We recently pushed an update to our fleet which inadvertently included an updated balenalib/raspberrypi4-64-debian:bookworm image, and now we are having devices run out of storage as they try to apply the delta updates. I’m assuming it is related to this comment above:
If the base image has changed, the delta will need enough disk space to store all the layers of the base image that have been updated. If this is the case, try to allow delete-then-download update (at the expense of downtime and bandwith).
If we kill and delete the old containers and let them redownload from scratch, the devices download the images fine - which I guess is in essence the same as applying a “delete then download” strategy… but I’m hoping there might be a better way?
And separately, mostly out of curiosity, but also because I’d like to see if I can help - what is the reason that balena-engine is not able to handle deltas appropriately when base images change? It seems to work great otherwise…
@mpous we are running openbalena with a delta server that uses balena-engine to create the deltas. While I know that potentially introduces a number of other variables, I believe this is the issue we are seeing.
@mpous it is our own open source delta server, which is based on ‘balena-engine’ as detailed here and here.
Could I ask it a different way - is the issue noted above still present in balena cloud? (i.e. if base images change, does that require devices to download new base images plus changed layers)? And if so, is there some kind of fundamental reason why this can’t be handled differently / can I help resolve it?

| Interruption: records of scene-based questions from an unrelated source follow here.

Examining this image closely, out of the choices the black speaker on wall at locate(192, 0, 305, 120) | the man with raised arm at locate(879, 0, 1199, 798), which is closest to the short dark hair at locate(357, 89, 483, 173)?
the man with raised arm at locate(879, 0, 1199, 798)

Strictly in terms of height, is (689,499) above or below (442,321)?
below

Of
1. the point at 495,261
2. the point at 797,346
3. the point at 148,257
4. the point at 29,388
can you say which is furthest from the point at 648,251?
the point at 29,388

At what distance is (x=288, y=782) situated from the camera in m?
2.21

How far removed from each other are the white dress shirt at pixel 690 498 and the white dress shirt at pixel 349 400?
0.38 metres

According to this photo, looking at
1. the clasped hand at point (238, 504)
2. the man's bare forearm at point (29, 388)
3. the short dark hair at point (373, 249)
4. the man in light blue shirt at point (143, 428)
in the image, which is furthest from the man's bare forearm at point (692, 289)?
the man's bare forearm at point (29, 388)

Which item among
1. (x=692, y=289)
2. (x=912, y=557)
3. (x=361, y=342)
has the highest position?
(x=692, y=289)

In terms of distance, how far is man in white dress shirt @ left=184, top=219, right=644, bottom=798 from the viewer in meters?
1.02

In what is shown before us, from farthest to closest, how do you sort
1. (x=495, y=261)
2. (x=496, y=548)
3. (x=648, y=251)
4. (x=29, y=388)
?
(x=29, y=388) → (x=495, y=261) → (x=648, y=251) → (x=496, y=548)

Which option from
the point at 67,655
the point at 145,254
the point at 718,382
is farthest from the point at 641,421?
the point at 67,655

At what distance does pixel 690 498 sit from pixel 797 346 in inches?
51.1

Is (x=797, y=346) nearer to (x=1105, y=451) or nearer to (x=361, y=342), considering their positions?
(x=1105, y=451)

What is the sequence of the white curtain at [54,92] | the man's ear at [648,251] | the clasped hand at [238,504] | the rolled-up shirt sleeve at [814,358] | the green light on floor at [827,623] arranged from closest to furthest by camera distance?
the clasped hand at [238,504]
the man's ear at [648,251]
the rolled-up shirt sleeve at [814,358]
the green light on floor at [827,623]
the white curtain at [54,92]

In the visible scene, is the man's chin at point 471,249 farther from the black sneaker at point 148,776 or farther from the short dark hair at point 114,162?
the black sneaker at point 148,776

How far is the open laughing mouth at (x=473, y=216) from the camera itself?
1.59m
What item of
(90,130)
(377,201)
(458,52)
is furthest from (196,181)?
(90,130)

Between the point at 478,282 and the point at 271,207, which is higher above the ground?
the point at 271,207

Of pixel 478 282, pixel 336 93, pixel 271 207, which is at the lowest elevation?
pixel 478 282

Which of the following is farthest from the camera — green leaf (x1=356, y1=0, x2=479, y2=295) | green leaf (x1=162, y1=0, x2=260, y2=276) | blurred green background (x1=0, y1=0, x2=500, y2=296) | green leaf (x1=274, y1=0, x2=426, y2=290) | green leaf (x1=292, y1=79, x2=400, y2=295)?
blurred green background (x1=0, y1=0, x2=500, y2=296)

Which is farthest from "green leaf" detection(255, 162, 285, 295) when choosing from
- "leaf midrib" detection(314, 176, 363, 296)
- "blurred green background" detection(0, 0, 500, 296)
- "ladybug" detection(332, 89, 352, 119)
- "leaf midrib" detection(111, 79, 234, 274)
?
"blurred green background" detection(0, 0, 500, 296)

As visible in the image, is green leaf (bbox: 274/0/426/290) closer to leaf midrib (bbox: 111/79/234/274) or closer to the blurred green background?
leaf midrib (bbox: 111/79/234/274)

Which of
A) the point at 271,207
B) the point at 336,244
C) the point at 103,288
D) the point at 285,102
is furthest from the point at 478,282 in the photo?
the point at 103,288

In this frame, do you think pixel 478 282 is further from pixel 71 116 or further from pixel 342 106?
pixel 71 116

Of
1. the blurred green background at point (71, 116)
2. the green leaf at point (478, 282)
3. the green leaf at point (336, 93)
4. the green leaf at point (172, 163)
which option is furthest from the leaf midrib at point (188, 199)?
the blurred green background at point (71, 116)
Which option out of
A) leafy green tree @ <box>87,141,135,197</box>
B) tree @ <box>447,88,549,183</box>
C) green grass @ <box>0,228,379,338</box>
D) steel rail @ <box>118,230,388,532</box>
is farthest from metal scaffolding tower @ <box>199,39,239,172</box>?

It feels like a fairly significant issue, because people who use delta updates rely on them being small, and I suspect most won’t appreciate that you need to leave 2x your fleet size in storage headroom on your device just in case base images change otherwise the update will get stuck. Especially when it seems that the base images do change from time to time, the debian one I noted above was just changed two weeks ago but retained the same tag - so even if you were “pinned” to that image, it would have changed, and would necessitate the storage headroom.